* [SUPPLIED TEXT]
=== Begin Enclosure ===
Apply fn to each example.

Example usage:

data = [2, 5]
data.map(lambda x: x + 10)
# yields: 12, 15
data.map(lambda x: x + 10, num_parallel_calls=8)
# same results but will use more cores
data = [{"a": 2, "b": 1}, {"a": 5, "b": 3}]
data.map(lambda x: x + 10, selector="a")
# yields: {"a": 12, "b": 1}, {"a": 15, "b": 3}
data.map(lambda x: x + 10, selector="a,b")
# yields: {"a": 12, "b": 11}, {"a": 15, "b": 13}

Parameters:

fn (Callable[[Any], Any] | Sequence[Callable[[Any], Any]]) – The function to apply. If it’s a list of function, they will be automatically chained. .map([f1, f2]) is the more efficient version of .map(f1).map(f2)
selector (str | None) – The column to apply the function to. Several columns can be specified by separating them with a “,”. See Column Selection for more details.
num_parallel_calls (int) – The number of examples to process in parallel.
=== End Enclosure ===
* [DATA SECTION]
=== Begin Enclosure ===
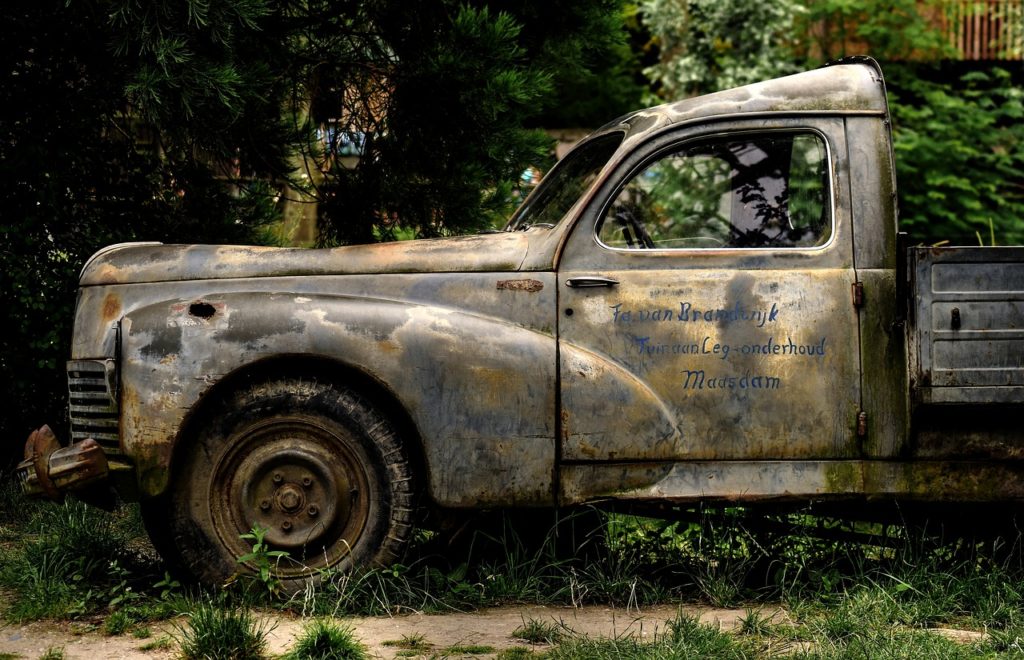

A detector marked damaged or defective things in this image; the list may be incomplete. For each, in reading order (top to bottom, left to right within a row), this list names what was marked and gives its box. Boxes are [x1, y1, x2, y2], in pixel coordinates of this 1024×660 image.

rusty pickup truck [19, 59, 1024, 585]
=== End Enclosure ===
* [WORK INSTRUCTIONS]
List every parameter named in the map function documentation.

* [RESULT FOR THIS EXERCISE]
fn, selector, num_parallel_calls